Tar file extraction


#1



http://optima.jrc.it/Resources/DCEP-2013/DCEP-extract-README.html
I've installed python and the wget module.
I'm trying to extract bilingual couple of sentences from two bz2 files and I follow the instructions reported in the url above but the command prompt returns me this:

File "", line 1
tar jxf DCEP-DA-LV.tar.bz2
^
SyntaxError: invalid syntax

the "wget " command works fine but not the "tar" one. I'm a newbie to python so I fon't know what I have to do..... in the reference code page there is no much information to work around this issue.
My computer runs W10. Is there any problem with that?


wget http://optima.jrc.it/Resources/DCEP-2013/langpairs/DCEP-DA-LV.tar.bz2
tar jxf DCEP-DA-LV.tar.bz2


#2

That isn't valid python code, perhaps you googled how to use tar and found that.
tar is a program typically found on linux and probably on other unix-like systems as well. But you're not using that program, you're using python, presumably the tarfile module. So you would need to use what that module makes available to you (which certainly doesn't involve changing python's syntax)


#3

thank you ionatan for your quick feedback!
Frankly, I have not much a clue on what I'm doing... I mean I'm a newbie in Python and I copied-pasted the codes I found in the reference page.
Do you know what code I have to use in the command prompt? the file python should work on is "DCEP-DA-LV.tar.bz2"
or can you suggest me any webpage where I could find that info?
thanks


#4

The place to look would be the module's documentation:
https://docs.python.org/3/library/tarfile.html
(change the 3 to 2 if you're using python2)
There are some examples near the bottom, and the description or name of the function you're looking for probably involves the word "extract" so you could also search for that and see if the description matches what you want.

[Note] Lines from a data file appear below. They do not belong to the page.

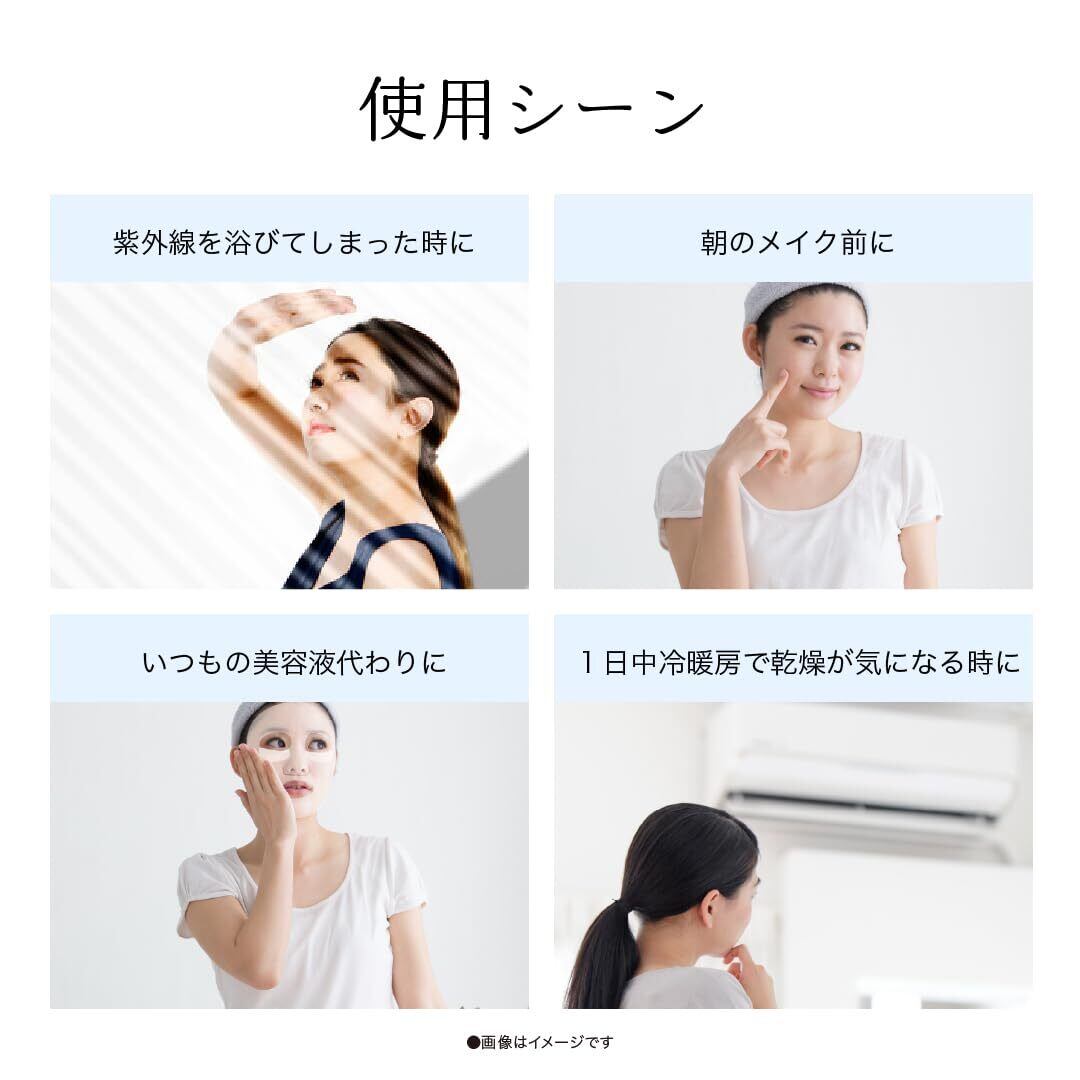 使用シーン

紫外線を浴びてしまった時に

朝のメイク前に

いつもの美容液代わりに

１日中冷暖房で乾燥が気になる時に

●画像はイメージです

Same thing with wget, wget is a program and the module you downloaded isn't that program. (Also, it might be preferable to use a module from the standard library instead (urllib.request))

The right tools for the job is of course wget (or curl) and tar - not python. You'd just stick your two lines in a file and run it with some shell, or type them directly into the shell.

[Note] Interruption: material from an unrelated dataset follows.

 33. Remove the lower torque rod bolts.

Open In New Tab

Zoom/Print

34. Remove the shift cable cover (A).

Or if you're just trying to get it open at all, then the windows-y solution is to download 7zip (because it's easier to install for windows than tar, and because it has a gui which is what windows users are used to interacting with)


#5

I managed to download the tar files and to open them (through clicking on the link on the website). the files inside the tar folder have no extension.
Now I'm following the next instructions provided in the website:

wget http://optima.jrc.it/Resources/DCEP-2013/DCEP-extract-scripts.tar.bz2
tar jxvf DCEP-extract-scripts.tar.bz2
./src/languagepair.py DA-LV > DA-LV-bisentences.txt

I assume the first two lines are:
1 download the bz2 file;
2 unpack it
I have done it manually too through clicking inside the website I mentioned at the beginning of post.
I now have that "src" folder containing:
- two (python) files named "ladder2text.py" and "languagepair.py"
- one "README" file with no extension;
- one "README.md" file.
So I basically think I have downloaded on my machine the completed "toolbox" but maybe the step I am not able to do now is to run the "./src/languagepair.py DA-LV > DA-LV-bisentences.txt" string of code.

In the command prompt, I've tried to run python first, then I typed the command:
./src/languagepair.py DA-LV > DA-LV-bisentences.txt
but I receive the following error message:
"
Python 3.6.0 (v3.6.0:41df79263a11, Dec 23 2016, 08:06:12) [MSC v.1900 64 bit (AMD64)] on win32
Type "help", "copyright", "credits" or "license" for more information.

./src/languagepair.py EN-IT > EN-IT-bisentences.txt
File "", line 1
./src/languagepair.py EN-IT > EN-IT-bisentences.txt
^
SyntaxError: invalid syntax
"
I tried that command outside python, in the command prompt with a similar result:
"
'.' is not recognized as an internal or external command,
operable program or batch file.
"
Do you maybe have any other suggestions?:confounded:


#6

Those commands (tar, wget, ./src/languagepair.py) are meant for bash (command line, and not windows's cmd.exe one)

> redirects stdout to a file, so what that command says is to run the python code and put the output in a file, cmd.exe might support that as well.

The python file probably has a first line that looks something like:

#!/usr/env/bin python

Which says how to run it, but windows doesn't look at that line.

You can try putting py followed by space at the front of that command, py is a program that looks at that line and figures out how to execute it. Not 100% sure if it comes with python itself, it's a windows thing and therefore not something I use/encounter. Otherwise you can try with python2 or python3 instead (if that first line says only python, then it probably means python2 and might not be compatible with python3)

Your instructions appear to assume a basic unix-like environment. If there are more command-line stuff to run then I suggest installing cygwin where you can just paste the commands in.


#7

This topic was automatically closed 7 days after the last reply. New replies are no longer allowed.